Antenatal diagnosis is possible by amniocentesis or chorionic villus sampling. Unscheduled DNA synthesis is the classic method for diagnosis. A faster technique is the alkaline comet assay.⁸

The condition was first described in 1874 by Hebrew and Kaposi. In 1882, Kaposi coined the term xeroderma pigmentosum to reflect the characteristic dry, pigmented skin. The skin is very susceptible to the changes caused by the sun including photosensitivity, pigmentary changes, premature aging, and malignant tumours. There is a defect in DNA repair.

The basic defect is in repair of DNA damaged by ultraviolet light.

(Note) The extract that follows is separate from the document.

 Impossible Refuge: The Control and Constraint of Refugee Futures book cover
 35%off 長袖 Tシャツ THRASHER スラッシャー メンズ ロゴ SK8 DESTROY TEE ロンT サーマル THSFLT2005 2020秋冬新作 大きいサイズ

Nucleotide excision repair (NER) normally removes DNA damaged by UV radiation and replaces it with new DNA. There are two types of NER: global genome (GG-NER) and transcription coupled (TC-NER).

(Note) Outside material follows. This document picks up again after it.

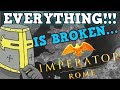 IMPERATOR ROME IS A PERFECTLY BALANCED GAME WITH NO EXPLOITS - Excluding Infinite Gold
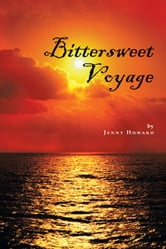 Bittersweet Voyage ebook by Jenny Howard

Seven XP repair genes have been identified and named XPA through to XPG. These genes are fundamental to both GG-NER and TC-NER. They detect damaged DNA as well as repairing it.

The 7 complementation groups, named XPA to XPG, corresponding to defects in the production of XPA-XPG genes. The rarity varies. XPA is relatively common, whilst XPE is very rare. Disease is severe in XPG but milder with XPF. Cockayne syndrome can rarely occur with XPB, XPD, and XPG.

UV-B radiation also has immunosuppressive effects. Typical features of immune suppression, such as multiple infections, are not usually seen with XP but immunological abnormalities have been described in the skin of patients. There is depletion of Langerhans cells induced by UV radiation. Other defects in cell-mediated immunity have been reported. These defects include impaired cutaneous responses to recall antigens, decreased circulating T-helper cells-to-suppressor cells ratio, impaired lymphocyte proliferative responses to mitogen, impaired production of interferon in lymphocytes, and reduced natural killer cell activity.